(Requirement) Repeat the entries below exactly as they appear, with no pictures.

(Saved entries)

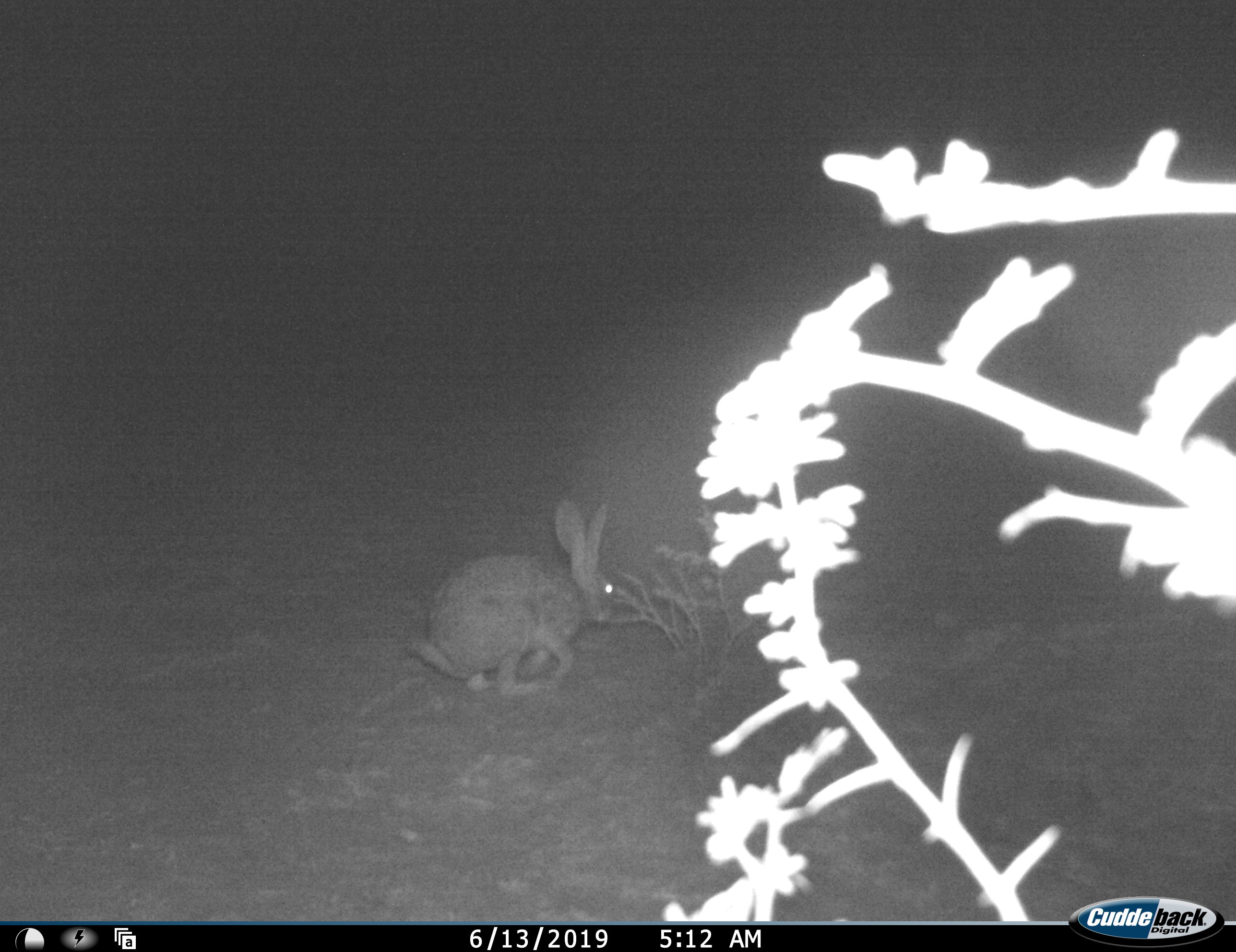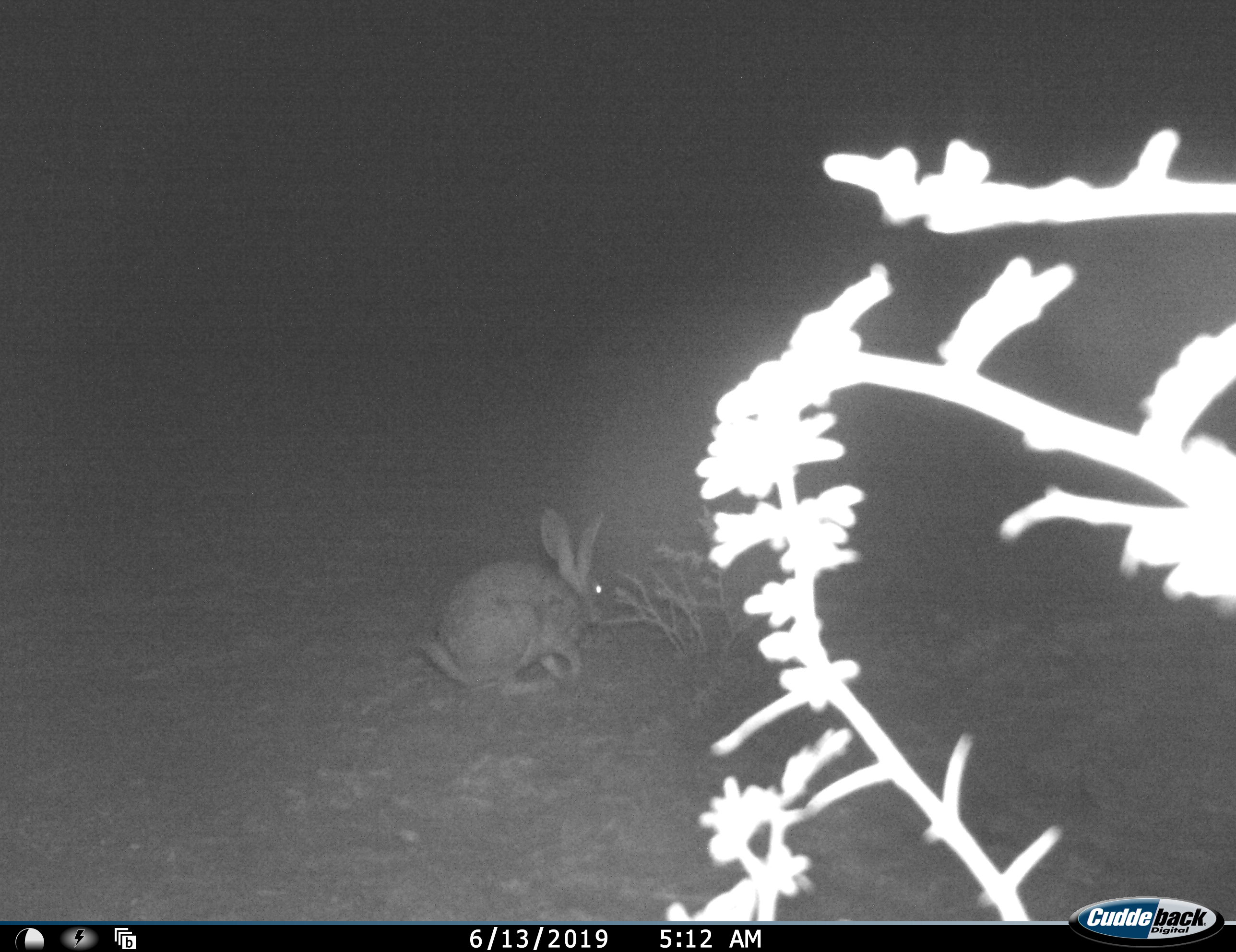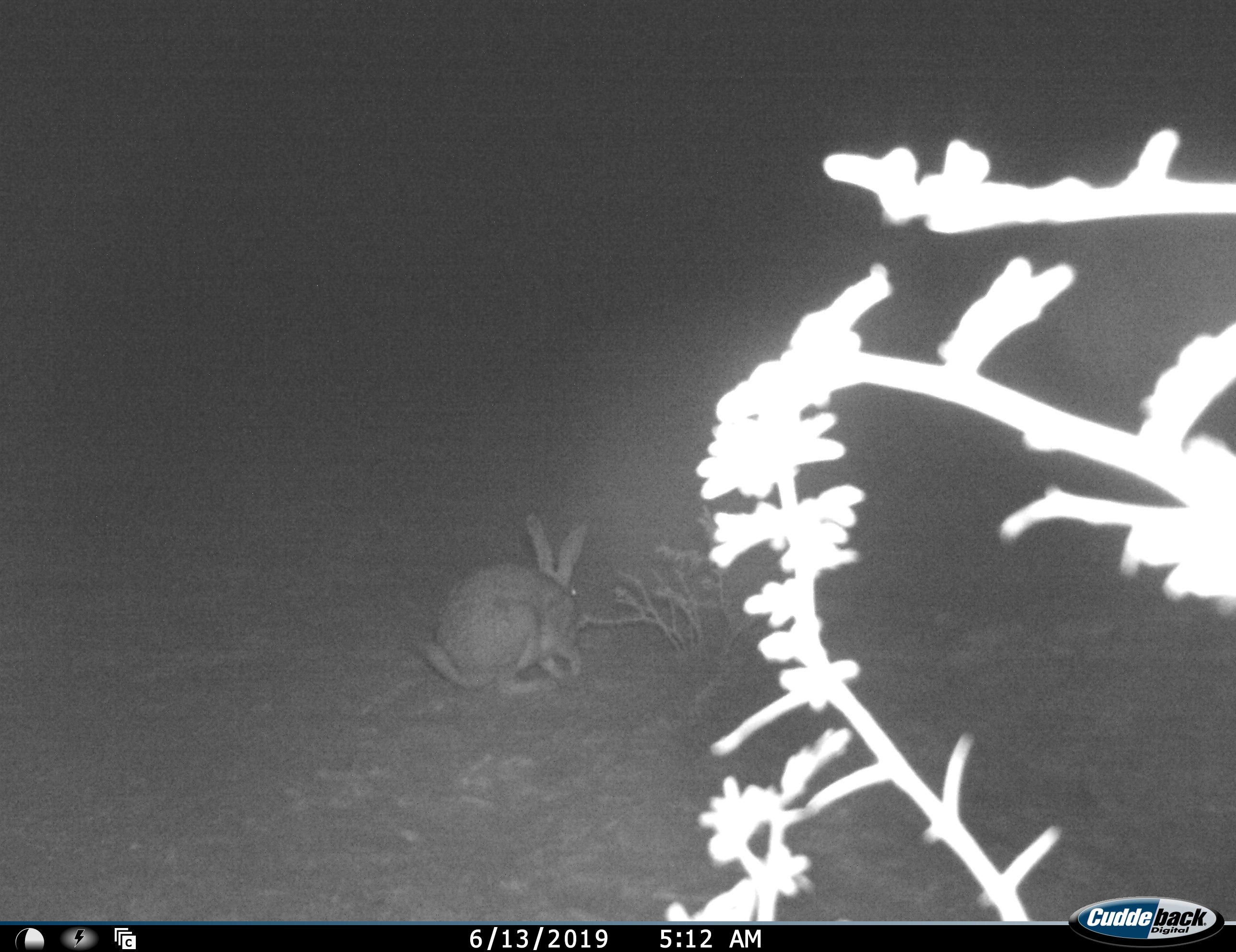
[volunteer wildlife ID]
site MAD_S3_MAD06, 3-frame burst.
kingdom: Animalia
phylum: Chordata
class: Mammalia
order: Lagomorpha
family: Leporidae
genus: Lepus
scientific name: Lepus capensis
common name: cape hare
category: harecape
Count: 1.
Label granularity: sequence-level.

(Answer to the exercise)
[volunteer wildlife ID]
site MAD_S3_MAD06, 3-frame burst.
kingdom: Animalia
phylum: Chordata
class: Mammalia
order: Lagomorpha
family: Leporidae
genus: Lepus
scientific name: Lepus capensis
common name: cape hare
category: harecape
Count: 1.
Label granularity: sequence-level.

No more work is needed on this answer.